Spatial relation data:
## begin

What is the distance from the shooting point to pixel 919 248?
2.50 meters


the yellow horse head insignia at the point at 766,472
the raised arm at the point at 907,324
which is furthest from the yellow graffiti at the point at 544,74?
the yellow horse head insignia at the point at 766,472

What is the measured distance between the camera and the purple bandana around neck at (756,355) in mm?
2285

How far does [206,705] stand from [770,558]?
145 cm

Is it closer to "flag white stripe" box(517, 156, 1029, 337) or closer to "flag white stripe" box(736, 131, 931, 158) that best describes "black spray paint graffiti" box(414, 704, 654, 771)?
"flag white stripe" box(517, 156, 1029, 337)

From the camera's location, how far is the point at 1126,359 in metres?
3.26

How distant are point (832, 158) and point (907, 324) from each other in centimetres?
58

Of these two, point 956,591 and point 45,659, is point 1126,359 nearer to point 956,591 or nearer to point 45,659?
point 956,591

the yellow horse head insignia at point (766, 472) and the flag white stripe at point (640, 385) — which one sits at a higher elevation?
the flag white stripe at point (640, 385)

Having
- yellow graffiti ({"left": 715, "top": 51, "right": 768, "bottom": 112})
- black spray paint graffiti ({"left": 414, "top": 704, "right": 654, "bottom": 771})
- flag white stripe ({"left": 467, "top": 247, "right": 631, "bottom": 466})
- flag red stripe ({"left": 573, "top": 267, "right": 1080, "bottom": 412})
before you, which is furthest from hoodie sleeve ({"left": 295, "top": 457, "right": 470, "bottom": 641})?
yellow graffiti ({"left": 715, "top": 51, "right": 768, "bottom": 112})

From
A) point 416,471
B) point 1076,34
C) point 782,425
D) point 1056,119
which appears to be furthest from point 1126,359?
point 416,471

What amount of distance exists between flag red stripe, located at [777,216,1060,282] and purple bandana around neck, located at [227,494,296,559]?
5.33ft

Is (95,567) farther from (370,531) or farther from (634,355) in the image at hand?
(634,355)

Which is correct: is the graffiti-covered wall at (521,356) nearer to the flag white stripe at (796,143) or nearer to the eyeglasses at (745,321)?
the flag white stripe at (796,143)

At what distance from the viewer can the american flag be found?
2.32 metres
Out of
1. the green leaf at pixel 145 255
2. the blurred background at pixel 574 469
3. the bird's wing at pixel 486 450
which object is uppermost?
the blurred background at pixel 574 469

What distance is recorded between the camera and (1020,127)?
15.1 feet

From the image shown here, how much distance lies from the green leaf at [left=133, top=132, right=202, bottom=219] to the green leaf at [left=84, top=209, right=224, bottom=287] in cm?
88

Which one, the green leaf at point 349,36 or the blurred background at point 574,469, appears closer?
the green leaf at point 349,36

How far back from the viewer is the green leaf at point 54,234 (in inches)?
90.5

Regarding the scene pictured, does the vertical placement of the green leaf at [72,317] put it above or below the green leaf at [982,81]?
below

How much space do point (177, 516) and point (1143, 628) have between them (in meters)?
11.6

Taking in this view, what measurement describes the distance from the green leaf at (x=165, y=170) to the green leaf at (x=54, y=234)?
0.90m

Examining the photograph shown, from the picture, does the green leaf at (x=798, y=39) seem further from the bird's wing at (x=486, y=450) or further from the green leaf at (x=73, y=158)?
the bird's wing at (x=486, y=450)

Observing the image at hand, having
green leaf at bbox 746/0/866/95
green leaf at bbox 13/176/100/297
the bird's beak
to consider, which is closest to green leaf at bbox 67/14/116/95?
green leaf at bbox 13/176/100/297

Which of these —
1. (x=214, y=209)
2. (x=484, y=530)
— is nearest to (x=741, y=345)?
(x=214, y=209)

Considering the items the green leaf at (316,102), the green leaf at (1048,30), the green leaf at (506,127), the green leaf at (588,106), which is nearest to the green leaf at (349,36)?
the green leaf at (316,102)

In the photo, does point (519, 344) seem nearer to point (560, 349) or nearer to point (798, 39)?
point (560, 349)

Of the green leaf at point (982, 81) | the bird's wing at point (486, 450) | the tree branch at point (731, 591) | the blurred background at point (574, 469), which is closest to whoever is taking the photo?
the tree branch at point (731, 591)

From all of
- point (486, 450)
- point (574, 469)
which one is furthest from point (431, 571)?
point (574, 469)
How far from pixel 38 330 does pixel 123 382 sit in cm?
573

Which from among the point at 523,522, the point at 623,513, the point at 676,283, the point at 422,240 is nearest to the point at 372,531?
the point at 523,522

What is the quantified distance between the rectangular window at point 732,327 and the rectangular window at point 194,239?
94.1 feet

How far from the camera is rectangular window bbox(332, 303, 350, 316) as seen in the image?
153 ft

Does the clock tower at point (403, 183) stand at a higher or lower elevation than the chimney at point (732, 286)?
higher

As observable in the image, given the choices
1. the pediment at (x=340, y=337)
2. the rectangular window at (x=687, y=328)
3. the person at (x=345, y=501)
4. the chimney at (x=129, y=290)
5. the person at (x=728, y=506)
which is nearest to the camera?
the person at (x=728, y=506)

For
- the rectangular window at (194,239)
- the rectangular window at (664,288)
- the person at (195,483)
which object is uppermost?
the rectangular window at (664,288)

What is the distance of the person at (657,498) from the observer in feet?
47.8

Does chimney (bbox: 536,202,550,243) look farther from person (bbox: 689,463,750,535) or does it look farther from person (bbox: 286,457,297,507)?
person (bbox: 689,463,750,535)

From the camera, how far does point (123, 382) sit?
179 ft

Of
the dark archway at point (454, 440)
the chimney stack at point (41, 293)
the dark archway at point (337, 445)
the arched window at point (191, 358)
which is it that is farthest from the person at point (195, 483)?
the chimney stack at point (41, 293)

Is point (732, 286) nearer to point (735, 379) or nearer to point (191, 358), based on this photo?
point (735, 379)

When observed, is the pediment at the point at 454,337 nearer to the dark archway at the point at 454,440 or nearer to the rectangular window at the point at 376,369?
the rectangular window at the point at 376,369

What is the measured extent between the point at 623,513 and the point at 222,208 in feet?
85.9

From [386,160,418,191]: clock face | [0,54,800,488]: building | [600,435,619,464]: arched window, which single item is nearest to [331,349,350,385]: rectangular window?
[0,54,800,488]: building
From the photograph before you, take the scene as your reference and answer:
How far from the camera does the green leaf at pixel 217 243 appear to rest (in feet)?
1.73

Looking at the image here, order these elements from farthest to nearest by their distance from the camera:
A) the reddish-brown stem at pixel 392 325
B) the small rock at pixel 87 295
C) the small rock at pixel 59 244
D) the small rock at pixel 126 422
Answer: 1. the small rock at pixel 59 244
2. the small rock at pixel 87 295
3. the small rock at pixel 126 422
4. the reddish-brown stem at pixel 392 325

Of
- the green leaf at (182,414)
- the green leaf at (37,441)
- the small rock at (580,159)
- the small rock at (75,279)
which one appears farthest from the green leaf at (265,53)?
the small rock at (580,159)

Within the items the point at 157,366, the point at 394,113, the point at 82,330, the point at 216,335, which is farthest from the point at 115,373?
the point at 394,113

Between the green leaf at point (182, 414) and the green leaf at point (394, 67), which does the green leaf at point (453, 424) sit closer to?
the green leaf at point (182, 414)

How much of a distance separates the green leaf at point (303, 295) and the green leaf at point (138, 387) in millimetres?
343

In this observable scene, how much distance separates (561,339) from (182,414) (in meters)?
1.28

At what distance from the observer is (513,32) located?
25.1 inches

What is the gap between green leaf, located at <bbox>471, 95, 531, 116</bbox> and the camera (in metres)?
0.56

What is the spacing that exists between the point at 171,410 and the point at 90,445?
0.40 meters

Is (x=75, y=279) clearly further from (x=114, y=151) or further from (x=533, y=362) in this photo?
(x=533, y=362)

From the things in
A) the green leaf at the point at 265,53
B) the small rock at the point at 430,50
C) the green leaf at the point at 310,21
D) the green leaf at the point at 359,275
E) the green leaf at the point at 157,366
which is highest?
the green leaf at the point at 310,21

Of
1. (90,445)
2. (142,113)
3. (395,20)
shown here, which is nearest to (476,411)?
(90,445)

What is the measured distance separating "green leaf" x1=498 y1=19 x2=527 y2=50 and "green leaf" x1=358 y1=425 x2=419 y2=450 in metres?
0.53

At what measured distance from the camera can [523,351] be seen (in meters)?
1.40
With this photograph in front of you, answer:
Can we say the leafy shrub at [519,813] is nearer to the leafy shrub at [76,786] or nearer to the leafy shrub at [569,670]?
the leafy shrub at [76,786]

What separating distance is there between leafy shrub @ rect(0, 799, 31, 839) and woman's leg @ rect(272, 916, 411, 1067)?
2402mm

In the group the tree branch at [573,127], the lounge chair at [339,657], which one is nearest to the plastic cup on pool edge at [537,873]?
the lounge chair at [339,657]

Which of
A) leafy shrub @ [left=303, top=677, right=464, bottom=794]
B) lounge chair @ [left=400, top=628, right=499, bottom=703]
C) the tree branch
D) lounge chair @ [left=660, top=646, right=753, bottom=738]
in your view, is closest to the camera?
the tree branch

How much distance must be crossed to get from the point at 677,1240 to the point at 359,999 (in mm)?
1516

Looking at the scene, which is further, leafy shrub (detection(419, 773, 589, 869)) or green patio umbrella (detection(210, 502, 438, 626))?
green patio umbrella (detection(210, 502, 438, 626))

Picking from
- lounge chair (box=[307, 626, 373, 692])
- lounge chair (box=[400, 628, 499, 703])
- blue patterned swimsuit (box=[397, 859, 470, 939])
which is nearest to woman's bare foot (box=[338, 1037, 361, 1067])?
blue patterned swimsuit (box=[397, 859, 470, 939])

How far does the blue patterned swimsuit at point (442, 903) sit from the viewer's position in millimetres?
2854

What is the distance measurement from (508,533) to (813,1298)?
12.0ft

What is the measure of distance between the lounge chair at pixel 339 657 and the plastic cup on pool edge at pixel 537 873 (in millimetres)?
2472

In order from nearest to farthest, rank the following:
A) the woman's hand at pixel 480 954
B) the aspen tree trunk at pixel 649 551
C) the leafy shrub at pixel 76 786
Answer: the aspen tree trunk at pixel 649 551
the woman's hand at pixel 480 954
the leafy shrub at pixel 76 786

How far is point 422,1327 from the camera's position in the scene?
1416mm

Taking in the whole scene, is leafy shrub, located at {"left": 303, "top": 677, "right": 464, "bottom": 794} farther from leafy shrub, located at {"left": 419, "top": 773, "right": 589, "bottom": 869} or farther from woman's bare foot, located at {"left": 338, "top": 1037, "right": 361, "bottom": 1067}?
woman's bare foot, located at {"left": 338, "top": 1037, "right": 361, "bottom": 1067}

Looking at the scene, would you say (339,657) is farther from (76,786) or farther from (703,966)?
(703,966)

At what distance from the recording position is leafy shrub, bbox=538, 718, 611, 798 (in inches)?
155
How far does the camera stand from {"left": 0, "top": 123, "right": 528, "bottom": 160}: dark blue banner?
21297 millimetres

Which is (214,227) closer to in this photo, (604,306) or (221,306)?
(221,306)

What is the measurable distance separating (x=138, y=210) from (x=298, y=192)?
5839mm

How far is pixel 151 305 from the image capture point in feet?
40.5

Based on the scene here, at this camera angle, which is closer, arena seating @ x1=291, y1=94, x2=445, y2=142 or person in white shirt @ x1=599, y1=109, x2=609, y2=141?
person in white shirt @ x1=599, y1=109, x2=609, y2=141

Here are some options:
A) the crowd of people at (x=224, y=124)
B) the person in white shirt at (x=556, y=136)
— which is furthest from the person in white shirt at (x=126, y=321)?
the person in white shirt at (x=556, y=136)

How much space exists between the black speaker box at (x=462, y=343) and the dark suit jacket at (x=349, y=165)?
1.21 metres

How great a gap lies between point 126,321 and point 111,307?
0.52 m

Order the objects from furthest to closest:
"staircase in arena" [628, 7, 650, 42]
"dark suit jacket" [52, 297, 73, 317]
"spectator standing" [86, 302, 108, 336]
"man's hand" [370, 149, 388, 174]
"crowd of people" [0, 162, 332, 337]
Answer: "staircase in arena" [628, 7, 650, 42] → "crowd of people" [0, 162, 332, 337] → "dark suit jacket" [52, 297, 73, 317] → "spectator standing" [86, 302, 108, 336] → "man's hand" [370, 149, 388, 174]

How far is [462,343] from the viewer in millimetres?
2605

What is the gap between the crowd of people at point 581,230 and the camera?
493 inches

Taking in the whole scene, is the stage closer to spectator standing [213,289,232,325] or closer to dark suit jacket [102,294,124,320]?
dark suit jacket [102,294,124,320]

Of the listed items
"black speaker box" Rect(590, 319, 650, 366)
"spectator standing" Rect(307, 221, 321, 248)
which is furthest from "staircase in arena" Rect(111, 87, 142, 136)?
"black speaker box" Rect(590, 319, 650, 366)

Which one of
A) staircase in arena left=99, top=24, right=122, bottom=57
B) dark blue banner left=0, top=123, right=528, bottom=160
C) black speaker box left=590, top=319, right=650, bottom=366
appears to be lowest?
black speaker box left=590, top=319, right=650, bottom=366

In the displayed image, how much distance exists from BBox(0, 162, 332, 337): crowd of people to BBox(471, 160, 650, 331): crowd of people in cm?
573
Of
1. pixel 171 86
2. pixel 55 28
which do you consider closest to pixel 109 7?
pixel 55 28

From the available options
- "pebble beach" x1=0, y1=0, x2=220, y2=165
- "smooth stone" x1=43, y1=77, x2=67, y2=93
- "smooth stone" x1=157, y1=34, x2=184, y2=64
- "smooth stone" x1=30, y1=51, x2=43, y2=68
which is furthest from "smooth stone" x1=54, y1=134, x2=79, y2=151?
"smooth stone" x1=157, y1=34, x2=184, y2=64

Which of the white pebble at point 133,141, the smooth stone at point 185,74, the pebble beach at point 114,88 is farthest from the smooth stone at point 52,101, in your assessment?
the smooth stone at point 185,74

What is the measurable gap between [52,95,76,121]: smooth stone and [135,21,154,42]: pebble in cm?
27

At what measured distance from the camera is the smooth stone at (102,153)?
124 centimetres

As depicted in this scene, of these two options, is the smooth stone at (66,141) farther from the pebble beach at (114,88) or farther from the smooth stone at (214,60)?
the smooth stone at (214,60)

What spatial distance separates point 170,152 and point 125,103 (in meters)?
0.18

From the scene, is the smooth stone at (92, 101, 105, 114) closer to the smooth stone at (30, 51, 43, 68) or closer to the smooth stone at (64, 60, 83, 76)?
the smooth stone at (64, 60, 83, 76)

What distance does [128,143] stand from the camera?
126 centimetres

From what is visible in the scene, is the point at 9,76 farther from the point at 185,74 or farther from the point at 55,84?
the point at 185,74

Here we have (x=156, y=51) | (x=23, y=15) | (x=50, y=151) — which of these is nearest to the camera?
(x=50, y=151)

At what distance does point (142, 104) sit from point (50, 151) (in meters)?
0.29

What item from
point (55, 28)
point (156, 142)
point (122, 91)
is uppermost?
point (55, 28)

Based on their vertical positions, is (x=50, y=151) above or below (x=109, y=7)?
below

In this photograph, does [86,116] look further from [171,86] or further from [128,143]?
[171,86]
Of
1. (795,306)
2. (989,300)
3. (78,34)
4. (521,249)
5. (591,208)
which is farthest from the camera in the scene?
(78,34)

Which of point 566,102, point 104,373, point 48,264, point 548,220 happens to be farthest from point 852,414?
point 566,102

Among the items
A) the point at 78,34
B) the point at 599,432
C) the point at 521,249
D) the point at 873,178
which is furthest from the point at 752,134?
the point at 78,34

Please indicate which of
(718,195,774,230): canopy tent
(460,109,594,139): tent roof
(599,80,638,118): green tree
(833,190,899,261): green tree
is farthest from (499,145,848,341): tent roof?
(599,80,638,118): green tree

## end

> _WHAT THE TASK ASKS_: Count the lines in the material above that contain the string "crowd". Give only the number.

> _TASK ANSWER_: 5